* **The exercise**:
Repeat each entry word for word. Leave any images out of the copy.

** Start of Extracted material **

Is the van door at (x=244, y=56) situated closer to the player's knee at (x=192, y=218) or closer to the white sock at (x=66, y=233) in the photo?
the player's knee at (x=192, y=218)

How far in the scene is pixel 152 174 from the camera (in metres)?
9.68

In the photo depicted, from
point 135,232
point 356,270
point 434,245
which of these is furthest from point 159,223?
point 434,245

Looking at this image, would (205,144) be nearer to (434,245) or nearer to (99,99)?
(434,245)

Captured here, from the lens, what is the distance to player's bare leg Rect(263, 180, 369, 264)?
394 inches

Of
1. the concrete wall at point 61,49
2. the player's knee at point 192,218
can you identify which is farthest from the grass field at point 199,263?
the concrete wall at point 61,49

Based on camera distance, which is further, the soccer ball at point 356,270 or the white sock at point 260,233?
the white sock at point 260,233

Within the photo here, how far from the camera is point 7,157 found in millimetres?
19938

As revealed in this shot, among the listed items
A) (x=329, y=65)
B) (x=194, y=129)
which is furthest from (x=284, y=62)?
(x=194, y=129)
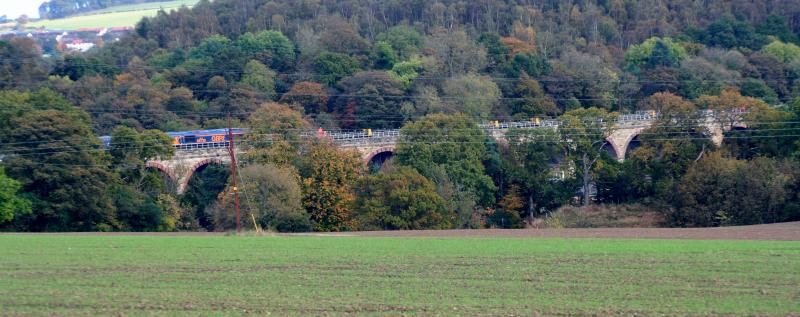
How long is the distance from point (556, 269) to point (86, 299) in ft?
34.8

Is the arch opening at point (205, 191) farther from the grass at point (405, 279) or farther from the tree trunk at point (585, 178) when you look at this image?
the grass at point (405, 279)

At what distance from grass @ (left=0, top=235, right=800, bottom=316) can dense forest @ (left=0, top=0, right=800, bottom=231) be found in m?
22.2

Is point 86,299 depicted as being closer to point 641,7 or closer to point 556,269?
point 556,269

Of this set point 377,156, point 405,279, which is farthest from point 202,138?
point 405,279

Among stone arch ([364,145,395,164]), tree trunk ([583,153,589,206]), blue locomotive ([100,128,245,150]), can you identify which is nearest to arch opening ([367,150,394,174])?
stone arch ([364,145,395,164])

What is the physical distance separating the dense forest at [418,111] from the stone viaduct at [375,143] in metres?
1.26

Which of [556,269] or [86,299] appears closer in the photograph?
[86,299]

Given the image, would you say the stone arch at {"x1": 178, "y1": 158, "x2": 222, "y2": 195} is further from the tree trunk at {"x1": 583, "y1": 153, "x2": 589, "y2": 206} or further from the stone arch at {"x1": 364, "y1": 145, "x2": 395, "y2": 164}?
the tree trunk at {"x1": 583, "y1": 153, "x2": 589, "y2": 206}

** End of Extracted material **

* **Expected answer**:
Is the van door at (x=244, y=56) situated closer to the player's knee at (x=192, y=218) or closer to the white sock at (x=66, y=233) in the photo?
the player's knee at (x=192, y=218)

How far in the scene is pixel 152 174 from the camera (in metres)?
9.68

In the photo depicted, from
point 135,232
point 356,270
point 434,245
which of these is furthest from point 159,223?
point 434,245

Looking at this image, would (205,144) be nearer to (434,245) or nearer to (99,99)?
(434,245)

Captured here, from the lens, what is the distance to player's bare leg Rect(263, 180, 369, 264)?
394 inches

Of
1. the concrete wall at point 61,49
2. the player's knee at point 192,218
can you identify which is farthest from the grass field at point 199,263?
the concrete wall at point 61,49

Based on camera distance, which is further, the soccer ball at point 356,270 or the white sock at point 260,233?
the white sock at point 260,233

Within the photo here, how far from the camera is point 7,157 found in millimetres?
19938

As revealed in this shot, among the listed items
A) (x=329, y=65)
B) (x=194, y=129)
which is furthest from (x=284, y=62)?
(x=194, y=129)
How long is the distance from point (556, 269) to point (86, 299) in ft?
34.8

Is the arch opening at point (205, 191) farther from the grass at point (405, 279) or farther from the tree trunk at point (585, 178) when you look at this image?
the grass at point (405, 279)

At what distance from grass @ (left=0, top=235, right=800, bottom=316) can dense forest @ (left=0, top=0, right=800, bottom=231) be found in m?
22.2

Is point 86,299 depicted as being closer to point 641,7 or closer to point 556,269?
point 556,269

Of this set point 377,156, point 405,279, which is farthest from point 202,138?
point 405,279

Among stone arch ([364,145,395,164]), tree trunk ([583,153,589,206]), blue locomotive ([100,128,245,150]), can you identify which is nearest to arch opening ([367,150,394,174])?
stone arch ([364,145,395,164])

What is the physical distance separating the dense forest at [418,111] from the stone viaduct at [375,143] in metres?
1.26

Which of [556,269] or [86,299] appears closer in the photograph?
[86,299]

Given the image, would you say the stone arch at {"x1": 178, "y1": 158, "x2": 222, "y2": 195} is further from the tree trunk at {"x1": 583, "y1": 153, "x2": 589, "y2": 206} or further from the stone arch at {"x1": 364, "y1": 145, "x2": 395, "y2": 164}?
the tree trunk at {"x1": 583, "y1": 153, "x2": 589, "y2": 206}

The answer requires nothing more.